Es wurde eine Methode entwickelt, wie aus induzierten pluripotenten menschlichen Stammzellen (IPS) Netzhaut-Organoide gezüchtet werden können.

Ein Organoid ist eine wenige Millimeter große, organ­ähn­li­che Mikrostruktur, die mit Methoden der Zellkultur künstlich erzeugt werden kann. Die Autoren haben Techniken gefunden, die es erlauben, tausende dieser Organoide von menschlichen Stammzellen zu züchten. Es wurde auch ein umfangreicher Atlas generiert, wie sich auf Ein­zel­zel­le­bene die Gen­ex­pres­si­ons­mus­ter der Netzhaut und Aderhaut von Organiden mit den Ergebnissen von frischen postmortalen menschlichen Netzhäuten vergleichen lassen. Auch konnten bei den Organoiden Reaktionen auf Licht nachgewiesen werden.

Diese hochrangige wis­sen­schaft­li­che Leistung erlaubt es, Mechanismen retinaler Erkrankungen in Organoiden überzeugend zu untersuchen. Durch die Produktion funktioneller Organoide können die Prüfungen zur Sicherheit und Wirksamkeit neuer Therapie­ansätze in der per­so­na­li­sier­ten Medizin deutlich beschleunigt werden.

Herr Dr. Cowan arbeitet seit 2015 im Labor von Prof. Botond Roska, Department of Neurobiology am Friedrich Miescher Institut in Basel und ist jetzt als Leiter für den Bereich "Scientific Computing“ tätig.
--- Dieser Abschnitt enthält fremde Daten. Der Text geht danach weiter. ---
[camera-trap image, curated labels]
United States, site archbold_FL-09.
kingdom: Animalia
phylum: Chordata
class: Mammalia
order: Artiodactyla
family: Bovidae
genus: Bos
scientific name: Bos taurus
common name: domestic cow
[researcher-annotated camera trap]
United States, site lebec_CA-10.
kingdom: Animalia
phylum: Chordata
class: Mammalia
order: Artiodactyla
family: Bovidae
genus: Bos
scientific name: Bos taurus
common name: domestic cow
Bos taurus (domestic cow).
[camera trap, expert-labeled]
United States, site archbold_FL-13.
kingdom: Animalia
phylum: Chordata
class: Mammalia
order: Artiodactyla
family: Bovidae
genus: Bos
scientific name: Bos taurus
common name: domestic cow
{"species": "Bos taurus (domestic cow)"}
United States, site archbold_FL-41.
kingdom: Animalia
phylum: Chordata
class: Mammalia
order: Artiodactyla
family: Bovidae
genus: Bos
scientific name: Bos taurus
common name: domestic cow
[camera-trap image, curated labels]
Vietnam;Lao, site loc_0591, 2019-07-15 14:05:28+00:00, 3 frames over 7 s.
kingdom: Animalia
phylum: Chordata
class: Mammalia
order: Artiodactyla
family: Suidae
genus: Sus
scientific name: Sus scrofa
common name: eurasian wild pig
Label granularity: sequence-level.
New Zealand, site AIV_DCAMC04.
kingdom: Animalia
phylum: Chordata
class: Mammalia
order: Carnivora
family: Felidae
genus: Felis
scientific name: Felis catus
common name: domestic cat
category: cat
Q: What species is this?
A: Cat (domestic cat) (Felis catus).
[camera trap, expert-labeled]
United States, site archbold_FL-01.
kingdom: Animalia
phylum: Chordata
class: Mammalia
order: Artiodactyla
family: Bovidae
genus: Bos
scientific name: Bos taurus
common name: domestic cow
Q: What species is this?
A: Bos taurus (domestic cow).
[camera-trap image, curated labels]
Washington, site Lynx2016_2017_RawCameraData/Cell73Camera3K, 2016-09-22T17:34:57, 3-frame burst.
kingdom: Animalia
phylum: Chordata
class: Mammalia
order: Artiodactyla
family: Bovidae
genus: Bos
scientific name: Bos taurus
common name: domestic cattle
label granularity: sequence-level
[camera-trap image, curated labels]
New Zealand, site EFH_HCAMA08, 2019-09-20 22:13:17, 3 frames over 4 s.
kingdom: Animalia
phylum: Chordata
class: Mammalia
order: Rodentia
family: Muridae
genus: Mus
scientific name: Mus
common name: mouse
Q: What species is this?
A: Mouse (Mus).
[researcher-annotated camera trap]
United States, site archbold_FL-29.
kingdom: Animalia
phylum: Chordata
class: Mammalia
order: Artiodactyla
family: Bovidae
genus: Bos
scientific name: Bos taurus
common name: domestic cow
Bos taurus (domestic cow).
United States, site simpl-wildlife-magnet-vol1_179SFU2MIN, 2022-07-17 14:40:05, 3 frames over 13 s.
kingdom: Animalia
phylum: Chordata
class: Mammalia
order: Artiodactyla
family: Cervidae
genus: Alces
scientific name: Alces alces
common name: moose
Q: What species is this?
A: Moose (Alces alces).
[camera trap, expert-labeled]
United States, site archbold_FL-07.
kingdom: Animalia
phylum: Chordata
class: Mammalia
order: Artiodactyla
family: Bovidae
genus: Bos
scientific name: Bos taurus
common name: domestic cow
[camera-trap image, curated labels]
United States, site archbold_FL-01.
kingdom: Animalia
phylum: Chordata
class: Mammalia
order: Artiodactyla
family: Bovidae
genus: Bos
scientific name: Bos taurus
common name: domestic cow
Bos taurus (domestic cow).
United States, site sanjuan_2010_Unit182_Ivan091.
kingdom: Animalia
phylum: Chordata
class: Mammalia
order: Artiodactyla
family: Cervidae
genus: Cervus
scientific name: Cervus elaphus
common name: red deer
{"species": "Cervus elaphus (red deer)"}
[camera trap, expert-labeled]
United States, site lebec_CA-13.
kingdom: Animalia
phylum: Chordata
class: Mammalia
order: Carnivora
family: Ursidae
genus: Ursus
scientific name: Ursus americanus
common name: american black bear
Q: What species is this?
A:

Sein Schwerpunkt ist die genomische Analyse auf Ein­zel­zel­le­bene und die Erzeugung Zelltyp-spezifischer Promotoren.

Frau Dr. Renner arbeitet seit 2016 im Labor von Prof. Botond Roska am Institut of Molecular and Clinical Ophthalmology in Basel, wo sie die retinalen Organoide als Modell für Netz­haut­degene­rationen entwickelt hat und jetzt als Leiterin der Human Organoid-Platform tätig ist.


Die PRO RETINA Deutschland e. V. und auch das Newsletter-Team gratulieren Frau Dr. Saß­manns­hau­sen sowie Frau Dr. Renner und Herrn Dr. Cowan herzlich zu dieser Ehrung und wünschen ihnen viel Erfolg für ihre weiteren wis­sen­schaft­li­chen Arbeiten. Der Klinische For­schungs­preis und der Grund­la­gen­wis­sen­schaft­li­che For­schungs­preis sind jeweils mit einer Barsumme von 5000 € verbunden, den sich im letzteren Fall die beiden Autoren teilen.